Work instruction.
Filter the entries for the string "Vietnam". Copy each line that has it.

Data supplied.
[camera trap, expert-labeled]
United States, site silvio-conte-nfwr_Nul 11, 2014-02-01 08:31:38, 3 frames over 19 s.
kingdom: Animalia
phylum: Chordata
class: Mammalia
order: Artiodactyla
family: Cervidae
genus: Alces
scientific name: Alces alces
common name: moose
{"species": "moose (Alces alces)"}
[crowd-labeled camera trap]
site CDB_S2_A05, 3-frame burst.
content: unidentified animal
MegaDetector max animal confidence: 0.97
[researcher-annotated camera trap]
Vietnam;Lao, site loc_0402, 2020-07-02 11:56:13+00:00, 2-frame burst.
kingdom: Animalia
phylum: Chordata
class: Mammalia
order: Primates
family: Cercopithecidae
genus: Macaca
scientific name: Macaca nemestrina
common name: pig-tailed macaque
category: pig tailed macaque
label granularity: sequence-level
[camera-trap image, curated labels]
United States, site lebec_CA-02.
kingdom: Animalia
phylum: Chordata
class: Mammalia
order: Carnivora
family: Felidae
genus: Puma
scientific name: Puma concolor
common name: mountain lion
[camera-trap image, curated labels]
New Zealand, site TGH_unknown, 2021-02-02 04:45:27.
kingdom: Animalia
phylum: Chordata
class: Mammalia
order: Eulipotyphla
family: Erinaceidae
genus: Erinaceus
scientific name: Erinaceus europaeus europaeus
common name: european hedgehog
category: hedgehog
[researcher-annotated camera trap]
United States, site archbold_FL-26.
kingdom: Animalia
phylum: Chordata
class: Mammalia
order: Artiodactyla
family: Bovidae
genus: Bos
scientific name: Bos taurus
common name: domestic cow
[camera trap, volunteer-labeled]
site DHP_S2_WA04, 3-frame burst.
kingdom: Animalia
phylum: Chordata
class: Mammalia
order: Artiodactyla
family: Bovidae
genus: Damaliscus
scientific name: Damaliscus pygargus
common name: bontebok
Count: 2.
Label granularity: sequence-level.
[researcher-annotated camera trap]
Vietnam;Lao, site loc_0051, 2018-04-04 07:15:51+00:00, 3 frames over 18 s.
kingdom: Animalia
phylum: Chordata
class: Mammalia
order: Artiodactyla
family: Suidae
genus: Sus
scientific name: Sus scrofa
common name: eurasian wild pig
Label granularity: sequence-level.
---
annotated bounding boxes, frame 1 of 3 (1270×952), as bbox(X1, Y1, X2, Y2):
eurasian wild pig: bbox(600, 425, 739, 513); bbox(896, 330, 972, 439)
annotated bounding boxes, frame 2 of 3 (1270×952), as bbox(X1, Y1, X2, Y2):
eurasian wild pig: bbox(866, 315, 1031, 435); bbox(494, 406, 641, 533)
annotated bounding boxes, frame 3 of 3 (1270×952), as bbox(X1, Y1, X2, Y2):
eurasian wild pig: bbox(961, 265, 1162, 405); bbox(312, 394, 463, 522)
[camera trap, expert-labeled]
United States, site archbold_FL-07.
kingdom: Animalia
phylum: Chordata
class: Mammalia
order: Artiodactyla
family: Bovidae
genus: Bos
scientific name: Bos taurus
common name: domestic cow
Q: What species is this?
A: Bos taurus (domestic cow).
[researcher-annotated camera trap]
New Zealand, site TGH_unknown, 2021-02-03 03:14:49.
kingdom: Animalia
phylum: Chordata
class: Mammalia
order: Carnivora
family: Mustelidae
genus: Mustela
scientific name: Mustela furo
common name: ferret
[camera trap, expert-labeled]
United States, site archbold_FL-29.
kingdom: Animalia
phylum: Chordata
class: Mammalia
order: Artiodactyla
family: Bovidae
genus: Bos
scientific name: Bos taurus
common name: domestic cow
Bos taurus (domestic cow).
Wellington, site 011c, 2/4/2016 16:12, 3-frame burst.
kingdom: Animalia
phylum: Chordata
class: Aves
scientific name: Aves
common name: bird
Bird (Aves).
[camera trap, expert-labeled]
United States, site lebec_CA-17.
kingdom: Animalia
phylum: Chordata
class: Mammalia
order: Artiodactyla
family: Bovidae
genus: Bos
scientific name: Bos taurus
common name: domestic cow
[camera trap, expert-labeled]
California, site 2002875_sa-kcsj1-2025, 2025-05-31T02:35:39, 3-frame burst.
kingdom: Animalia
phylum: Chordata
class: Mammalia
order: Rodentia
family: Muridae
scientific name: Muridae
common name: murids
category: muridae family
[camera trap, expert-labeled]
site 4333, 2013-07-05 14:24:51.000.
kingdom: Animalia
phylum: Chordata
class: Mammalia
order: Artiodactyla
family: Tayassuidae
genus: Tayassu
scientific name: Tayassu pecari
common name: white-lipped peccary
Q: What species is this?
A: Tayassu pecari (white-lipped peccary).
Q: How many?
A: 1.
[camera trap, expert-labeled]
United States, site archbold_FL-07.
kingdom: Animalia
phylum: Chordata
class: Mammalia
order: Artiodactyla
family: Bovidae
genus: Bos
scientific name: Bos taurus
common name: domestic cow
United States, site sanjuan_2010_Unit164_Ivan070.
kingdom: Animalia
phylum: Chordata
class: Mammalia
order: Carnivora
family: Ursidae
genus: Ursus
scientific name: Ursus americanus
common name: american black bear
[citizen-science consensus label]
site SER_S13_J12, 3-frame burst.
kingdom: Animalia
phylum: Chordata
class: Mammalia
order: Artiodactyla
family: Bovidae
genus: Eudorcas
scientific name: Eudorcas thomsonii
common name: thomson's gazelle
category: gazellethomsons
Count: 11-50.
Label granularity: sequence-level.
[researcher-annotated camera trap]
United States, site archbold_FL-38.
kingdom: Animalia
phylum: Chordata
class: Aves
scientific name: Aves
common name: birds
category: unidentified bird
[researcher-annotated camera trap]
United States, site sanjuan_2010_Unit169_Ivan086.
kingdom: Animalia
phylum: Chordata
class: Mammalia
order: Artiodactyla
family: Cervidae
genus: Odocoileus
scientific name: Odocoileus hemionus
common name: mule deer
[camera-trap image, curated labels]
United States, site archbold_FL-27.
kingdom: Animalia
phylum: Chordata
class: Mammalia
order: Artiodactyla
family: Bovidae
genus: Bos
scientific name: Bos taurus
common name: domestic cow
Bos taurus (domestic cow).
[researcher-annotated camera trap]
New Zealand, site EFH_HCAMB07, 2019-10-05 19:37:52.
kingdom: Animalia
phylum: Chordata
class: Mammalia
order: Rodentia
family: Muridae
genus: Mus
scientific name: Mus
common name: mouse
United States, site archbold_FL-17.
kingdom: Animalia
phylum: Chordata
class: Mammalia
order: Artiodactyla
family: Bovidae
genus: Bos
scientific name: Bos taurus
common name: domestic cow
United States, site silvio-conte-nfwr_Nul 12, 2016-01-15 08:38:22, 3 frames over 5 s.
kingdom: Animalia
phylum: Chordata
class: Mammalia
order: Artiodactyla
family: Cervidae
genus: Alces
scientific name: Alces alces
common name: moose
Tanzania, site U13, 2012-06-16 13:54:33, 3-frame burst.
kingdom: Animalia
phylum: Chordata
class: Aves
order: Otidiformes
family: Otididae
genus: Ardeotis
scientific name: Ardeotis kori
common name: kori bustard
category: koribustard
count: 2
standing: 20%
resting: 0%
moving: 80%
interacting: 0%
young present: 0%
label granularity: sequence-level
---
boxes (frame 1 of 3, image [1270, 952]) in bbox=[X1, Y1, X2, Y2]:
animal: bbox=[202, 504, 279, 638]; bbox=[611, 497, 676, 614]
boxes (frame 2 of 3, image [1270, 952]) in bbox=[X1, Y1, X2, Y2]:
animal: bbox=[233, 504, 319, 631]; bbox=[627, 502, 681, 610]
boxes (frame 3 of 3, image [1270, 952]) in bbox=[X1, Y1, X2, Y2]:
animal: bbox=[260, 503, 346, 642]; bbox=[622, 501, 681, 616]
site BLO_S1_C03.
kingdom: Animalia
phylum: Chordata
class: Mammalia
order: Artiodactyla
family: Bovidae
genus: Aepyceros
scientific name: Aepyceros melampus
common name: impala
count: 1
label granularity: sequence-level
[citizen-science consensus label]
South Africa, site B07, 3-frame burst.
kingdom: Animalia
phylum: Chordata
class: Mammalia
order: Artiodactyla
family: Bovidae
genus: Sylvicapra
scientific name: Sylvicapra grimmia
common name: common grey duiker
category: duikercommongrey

Answer below.
Vietnam;Lao, site loc_0402, 2020-07-02 11:56:13+00:00, 2-frame burst.
Vietnam;Lao, site loc_0051, 2018-04-04 07:15:51+00:00, 3 frames over 18 s.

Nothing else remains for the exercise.